"family: Canidae" appears in one line of the listing below; retype that line and every later line exactly, stopping at the end, and nothing else.

[Opening PROVIDED RECORDS section]

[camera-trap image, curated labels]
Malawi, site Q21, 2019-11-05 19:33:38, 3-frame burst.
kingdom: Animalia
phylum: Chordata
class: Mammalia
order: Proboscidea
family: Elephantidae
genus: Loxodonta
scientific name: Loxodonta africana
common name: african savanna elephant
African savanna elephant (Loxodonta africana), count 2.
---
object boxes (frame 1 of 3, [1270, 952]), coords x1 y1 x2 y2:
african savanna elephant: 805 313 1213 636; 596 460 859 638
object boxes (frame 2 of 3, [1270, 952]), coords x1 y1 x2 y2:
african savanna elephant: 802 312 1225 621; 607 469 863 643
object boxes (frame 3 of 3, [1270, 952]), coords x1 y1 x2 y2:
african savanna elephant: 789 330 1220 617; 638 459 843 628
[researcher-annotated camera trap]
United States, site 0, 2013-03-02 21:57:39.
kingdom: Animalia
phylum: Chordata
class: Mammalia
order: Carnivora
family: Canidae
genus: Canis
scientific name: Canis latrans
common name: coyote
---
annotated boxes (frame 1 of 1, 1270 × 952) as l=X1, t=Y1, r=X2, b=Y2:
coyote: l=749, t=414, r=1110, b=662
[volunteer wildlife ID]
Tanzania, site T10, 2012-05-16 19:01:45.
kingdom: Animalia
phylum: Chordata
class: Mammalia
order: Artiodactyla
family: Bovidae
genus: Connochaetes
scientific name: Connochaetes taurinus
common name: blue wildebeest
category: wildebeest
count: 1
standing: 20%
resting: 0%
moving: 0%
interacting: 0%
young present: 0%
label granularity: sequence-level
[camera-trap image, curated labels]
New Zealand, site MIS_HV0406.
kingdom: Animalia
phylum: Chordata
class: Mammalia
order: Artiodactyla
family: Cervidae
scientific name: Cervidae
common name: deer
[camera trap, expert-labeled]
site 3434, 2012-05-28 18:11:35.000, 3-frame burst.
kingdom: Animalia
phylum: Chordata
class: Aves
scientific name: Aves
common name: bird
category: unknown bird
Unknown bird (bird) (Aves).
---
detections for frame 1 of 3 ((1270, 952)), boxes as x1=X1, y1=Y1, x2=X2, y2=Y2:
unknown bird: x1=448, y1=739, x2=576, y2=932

[Closing PROVIDED RECORDS section]

:: ANSWER TO THIS TASK ::
family: Canidae
genus: Canis
scientific name: Canis latrans
common name: coyote
---
annotated boxes (frame 1 of 1, 1270 × 952) as l=X1, t=Y1, r=X2, b=Y2:
coyote: l=749, t=414, r=1110, b=662
[volunteer wildlife ID]
Tanzania, site T10, 2012-05-16 19:01:45.
kingdom: Animalia
phylum: Chordata
class: Mammalia
order: Artiodactyla
family: Bovidae
genus: Connochaetes
scientific name: Connochaetes taurinus
common name: blue wildebeest
category: wildebeest
count: 1
standing: 20%
resting: 0%
moving: 0%
interacting: 0%
young present: 0%
label granularity: sequence-level
[camera-trap image, curated labels]
New Zealand, site MIS_HV0406.
kingdom: Animalia
phylum: Chordata
class: Mammalia
order: Artiodactyla
family: Cervidae
scientific name: Cervidae
common name: deer
[camera trap, expert-labeled]
site 3434, 2012-05-28 18:11:35.000, 3-frame burst.
kingdom: Animalia
phylum: Chordata
class: Aves
scientific name: Aves
common name: bird
category: unknown bird
Unknown bird (bird) (Aves).
---
detections for frame 1 of 3 ((1270, 952)), boxes as x1=X1, y1=Y1, x2=X2, y2=Y2:
unknown bird: x1=448, y1=739, x2=576, y2=932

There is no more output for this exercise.